Morning, she thought. It might be a special day. After all, it’s my birthday. Anything might happen. And I hope it does.

The air moved the white curtains like a summer breath.

“Vinia …?”

A voice was calling. But it couldn’t be a voice. Yet—Vinia raised herself—there it was again.

“Vinia …?”

She slipped from bed and ran to the window of her high second-story window.

There on the fresh lawn below, calling up to her in the early hour, stood James Conway, no older than she, seventeen, very seriously smiling, waving his hand now as her head appeared.

“Jim, what’re you doing here?” she said, and thought, Does he know what day this is?
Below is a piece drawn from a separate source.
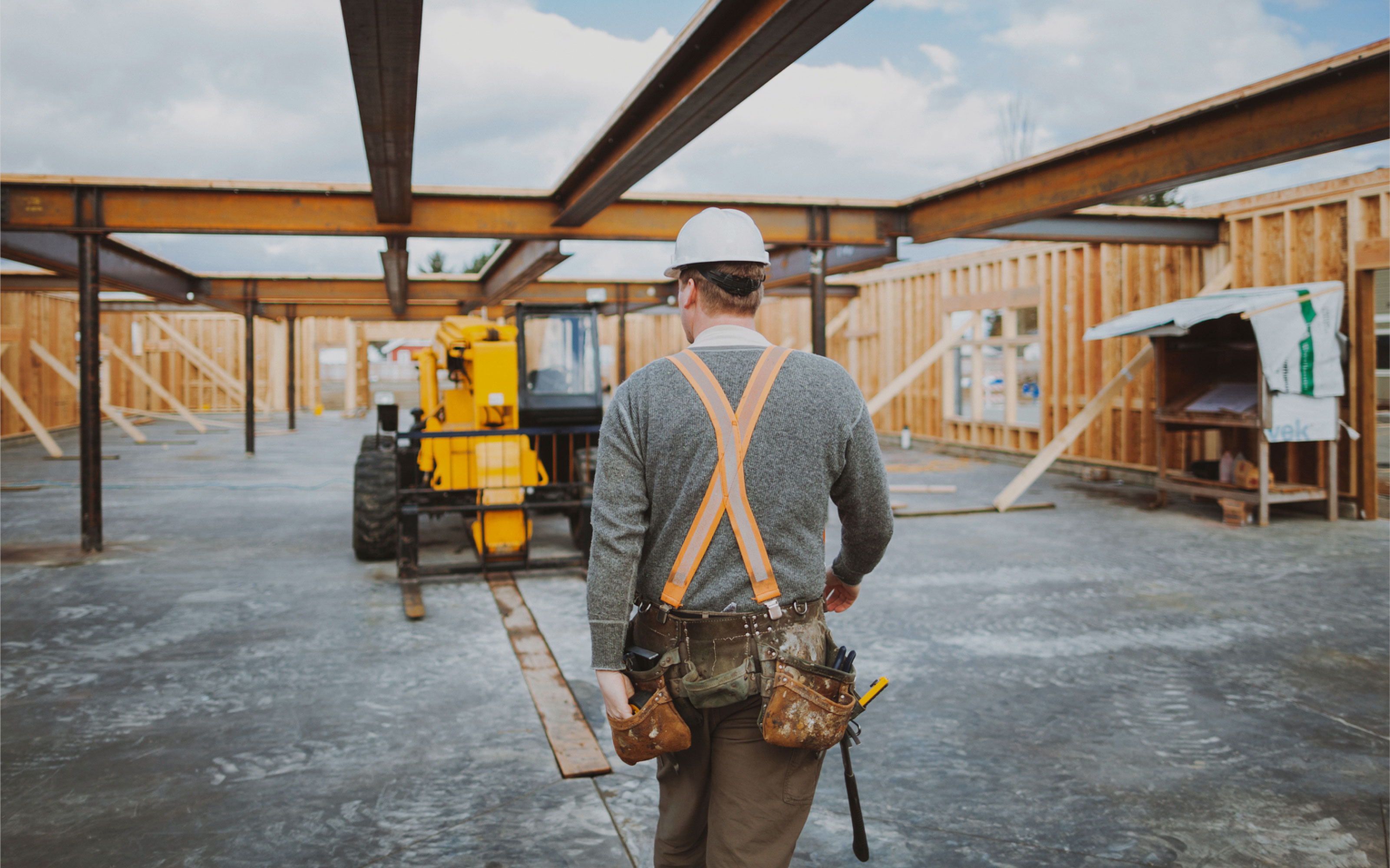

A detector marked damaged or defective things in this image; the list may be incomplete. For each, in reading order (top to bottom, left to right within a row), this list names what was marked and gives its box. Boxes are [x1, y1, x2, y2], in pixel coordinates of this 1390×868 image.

“I’ve been up an hour already,” he replied. “I’m going for a walk, starting early, all day. Want to come along?”

“Oh, but I couldn’t … my folks won’t be back till late tonight, I’m alone, I’m supposed to stay …”

She saw the green hills beyond the town and the roads leading out into summer, leading out into August and rivers and places beyond this town and this house and this room and this particular moment.

“I can’t go …” she said faintly.

“I can’t hear you!” he protested mildly, smiling up at her under a shielding hand.

“Why did you ask me to walk with you, and not someone else?”

He considered this for a moment. “I don’t know,” he admitted. He thought it over again, and gave her his most pleasant and agreeable look. “Because, that’s all, just because.”

“I’ll be down,” she said.

“Hey!” he said.

But the window was empty.

They stood in the center of the perfect, jeweled lawn, over which one set of prints, hers, had run, leaving marks, and another, his, had walked in great slow strides to meet them. The town was silent as a stopped clock. All the shades were still down.

“My gosh,” said Vinia, “it’s early. It’s crazy-early. I’ve never been up this early and out this early in years. Listen to everyone sleeping.”